Data Quality Is a Product, Not a Script
Treating data quality as a technical checklist misses the point. Quality is a product feature that requires product thinking—design, iteration, and user focus.
Most data quality initiatives fail because they're approached as technical exercises rather than product development.
I've seen teams build comprehensive data quality scripts, run them daily, and generate detailed reports—only to discover that nobody acts on the results. The scripts work perfectly. The quality problems persist.
This happens because data quality is treated as a compliance checkbox instead of a product that serves users.
The Script Mentality
The script mentality looks like this:
- Write SQL checks for common issues (nulls, duplicates, outliers)
- Schedule them to run daily
- Email reports to data engineers
- Assume problems get fixed
This approach creates technical artifacts (scripts, reports) without addressing the human and organizational factors that determine whether quality actually improves.
Product Thinking for Data Quality
Data quality as a product means:
- Users: Who needs quality signals, and what do they need to do with them?
- Value: What decisions depend on quality, and what's the cost of poor quality?
- Experience: How do people discover, understand, and act on quality issues?
- Iteration: How do we improve quality over time based on user feedback?
This shifts the focus from "did our script run?" to "did we prevent a bad decision?"
Designing Quality as a Product
Here's the framework I use:
1. Define Quality Dimensions
Not all quality issues matter equally. Define what matters for your use case:
- Completeness: Are required fields populated?
- Accuracy: Does data match reality?
- Timeliness: Is data available when needed?

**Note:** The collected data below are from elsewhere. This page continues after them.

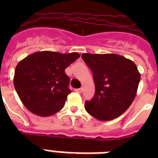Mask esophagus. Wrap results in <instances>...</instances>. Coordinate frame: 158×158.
Here are the masks:
<instances>
[{"instance_id":"obj_1","label":"esophagus","mask_w":158,"mask_h":158,"mask_svg":"<svg viewBox=\"0 0 158 158\" xmlns=\"http://www.w3.org/2000/svg\"><path fill=\"white\" fill-rule=\"evenodd\" d=\"M74 91L76 92V93H81V91H82V89H81V88H80V89H74Z\"/></svg>"}]
</instances>
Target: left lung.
I'll list each match as a JSON object with an SVG mask.
<instances>
[{"instance_id": "left-lung-1", "label": "left lung", "mask_w": 158, "mask_h": 158, "mask_svg": "<svg viewBox=\"0 0 158 158\" xmlns=\"http://www.w3.org/2000/svg\"><path fill=\"white\" fill-rule=\"evenodd\" d=\"M82 59L93 72L95 95L86 101L89 114L101 121L120 116L135 98L141 74L131 60L115 54H83Z\"/></svg>"}]
</instances>
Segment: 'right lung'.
I'll list each match as a JSON object with an SVG mask.
<instances>
[{
    "label": "right lung",
    "mask_w": 158,
    "mask_h": 158,
    "mask_svg": "<svg viewBox=\"0 0 158 158\" xmlns=\"http://www.w3.org/2000/svg\"><path fill=\"white\" fill-rule=\"evenodd\" d=\"M79 57L76 52L38 51L20 61L15 69L13 82L26 108L43 117L62 109L71 93L65 69Z\"/></svg>",
    "instance_id": "right-lung-1"
}]
</instances>
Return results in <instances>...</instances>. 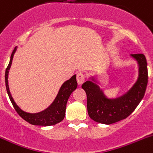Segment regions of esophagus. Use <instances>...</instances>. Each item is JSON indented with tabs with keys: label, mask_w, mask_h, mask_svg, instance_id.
<instances>
[{
	"label": "esophagus",
	"mask_w": 153,
	"mask_h": 153,
	"mask_svg": "<svg viewBox=\"0 0 153 153\" xmlns=\"http://www.w3.org/2000/svg\"><path fill=\"white\" fill-rule=\"evenodd\" d=\"M77 82H78V84H82L85 81V79H86V76L83 73H78V75H77Z\"/></svg>",
	"instance_id": "1"
}]
</instances>
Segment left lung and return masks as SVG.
Instances as JSON below:
<instances>
[{
  "mask_svg": "<svg viewBox=\"0 0 153 153\" xmlns=\"http://www.w3.org/2000/svg\"><path fill=\"white\" fill-rule=\"evenodd\" d=\"M139 65V77L132 88L124 96L109 99L92 81H88L81 87L87 94V107L90 117L102 124L114 123L126 119L134 111L143 99L148 82L147 63L143 54H131Z\"/></svg>",
  "mask_w": 153,
  "mask_h": 153,
  "instance_id": "left-lung-1",
  "label": "left lung"
}]
</instances>
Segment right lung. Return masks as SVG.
<instances>
[{"label":"right lung","mask_w":153,"mask_h":153,"mask_svg":"<svg viewBox=\"0 0 153 153\" xmlns=\"http://www.w3.org/2000/svg\"><path fill=\"white\" fill-rule=\"evenodd\" d=\"M16 50V48H15L11 54L10 63H9L8 66L6 69L5 83L9 98H10L16 112L18 113V114L21 117L23 118L25 121L32 124V125L48 126L55 125V124L61 122L65 117L66 103H67L69 97L70 96L71 93L76 89L77 86H78L76 81V75H73L70 79L66 81L62 85L55 100L54 101V102L51 104L49 108H48L46 110L42 111V112L38 113V114H29V113L25 112L22 110H21L18 105H16V102L13 100V97L10 94V89H9L8 86V80H7L9 69H10V66H11L12 60H13V55H14Z\"/></svg>","instance_id":"obj_1"}]
</instances>
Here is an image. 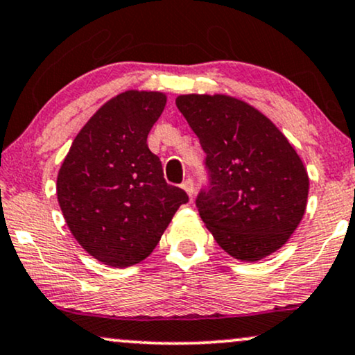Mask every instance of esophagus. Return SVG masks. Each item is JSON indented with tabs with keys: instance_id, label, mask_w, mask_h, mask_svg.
Instances as JSON below:
<instances>
[{
	"instance_id": "34e87169",
	"label": "esophagus",
	"mask_w": 355,
	"mask_h": 355,
	"mask_svg": "<svg viewBox=\"0 0 355 355\" xmlns=\"http://www.w3.org/2000/svg\"><path fill=\"white\" fill-rule=\"evenodd\" d=\"M182 188H183V190L187 191V195L190 196V198H191V196H193V191H195V185H193V180H191V178H187V180L182 183Z\"/></svg>"
}]
</instances>
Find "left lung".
Masks as SVG:
<instances>
[{"label":"left lung","instance_id":"left-lung-1","mask_svg":"<svg viewBox=\"0 0 355 355\" xmlns=\"http://www.w3.org/2000/svg\"><path fill=\"white\" fill-rule=\"evenodd\" d=\"M177 107L200 139L208 188L196 208L231 257L255 262L290 239L306 209V168L267 116L226 95H182Z\"/></svg>","mask_w":355,"mask_h":355}]
</instances>
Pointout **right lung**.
<instances>
[{
	"mask_svg": "<svg viewBox=\"0 0 355 355\" xmlns=\"http://www.w3.org/2000/svg\"><path fill=\"white\" fill-rule=\"evenodd\" d=\"M167 96L129 92L111 98L71 142L57 177V198L78 244L111 267L149 257L173 214L187 203L168 185L147 146Z\"/></svg>",
	"mask_w": 355,
	"mask_h": 355,
	"instance_id": "1",
	"label": "right lung"
}]
</instances>
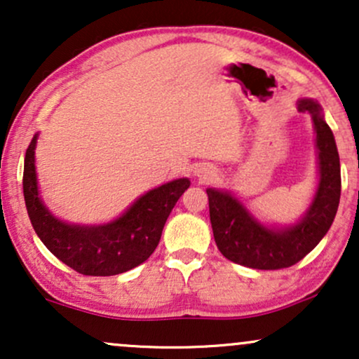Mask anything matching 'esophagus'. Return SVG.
<instances>
[{"label":"esophagus","mask_w":359,"mask_h":359,"mask_svg":"<svg viewBox=\"0 0 359 359\" xmlns=\"http://www.w3.org/2000/svg\"><path fill=\"white\" fill-rule=\"evenodd\" d=\"M196 174H197V177H201V179H211L214 172H212L211 168H209V167H205V165H204V167H199V168H197Z\"/></svg>","instance_id":"34e87169"}]
</instances>
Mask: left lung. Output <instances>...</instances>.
Returning a JSON list of instances; mask_svg holds the SVG:
<instances>
[{"mask_svg": "<svg viewBox=\"0 0 359 359\" xmlns=\"http://www.w3.org/2000/svg\"><path fill=\"white\" fill-rule=\"evenodd\" d=\"M297 109L314 119L319 158V185L297 224L283 229L266 228L229 192L208 189L214 241L226 258L257 270L288 269L311 253L331 228L341 197V165L334 135L324 121L319 102L300 100Z\"/></svg>", "mask_w": 359, "mask_h": 359, "instance_id": "obj_1", "label": "left lung"}]
</instances>
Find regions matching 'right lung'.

- Consistency: Do values align across systems?
- Validity: Do values conform to expected formats/ranges?
Prioritize based on business impact, not technical elegance.
2. Build for Action
Every quality check should have a clear action path:
- Alert: Who needs to know, and how urgent is it?
- Triage: What's the severity and impact?
- Remediation: What's the process for fixing it?
- Prevention: How do we stop it from recurring?
If a quality check doesn't lead to action, it's noise, not signal.
3. Surface Quality Where Decisions Happen
Quality signals need to be visible where people make decisions:
- Dashboards: Show quality metrics alongside business metrics
- BI Tools: Flag reports when underlying data quality is degraded
- Data Catalogs: Display quality scores at the dataset level
- APIs: Return quality metadata with data responses
This moves quality from "separate reports" to "integrated context."
4. Iterate Based on Outcomes
Measure quality product effectiveness by outcomes:
- Are fewer bad decisions being made?
- Are issues caught earlier in the pipeline?
- Is remediation faster?
- Are stakeholders more confident in data?
Use these metrics to refine your quality checks, alerts, and processes.
The Quality Product Roadmap
Start simple, iterate based on feedback:
V1.0: Critical Issues Only
- Focus on quality problems that cause immediate business impact
- Basic alerts to data owners
- Manual remediation processes
V2.0: Visibility
- Quality dashboards for stakeholders
- Integration with BI tools
- Automated triage and routing
V3.0: Prevention
- Quality gates in pipelines
- Automated remediation where possible
- Predictive quality monitoring
Each version delivers value while gathering feedback for the next iteration.
Common Pitfalls
Avoid these product anti-patterns:
- Over-engineering: Building comprehensive quality frameworks before understanding what matters
- Siloed quality: Keeping quality checks separate from data consumption
- One-size-fits-all: Applying the same quality standards to all data regardless of use case
- Set-and-forget: Building quality checks and never revisiting them
The Bottom Line
Data quality isn't a technical problem to solve with scripts. It's a product challenge: understanding user needs, designing for action, and iterating based on outcomes.
Treat it like a product, and you'll build quality systems that actually improve decisions. Treat it like a script, and you'll have impressive technical artifacts that nobody uses.
The choice determines whether your data quality initiative succeeds or fails.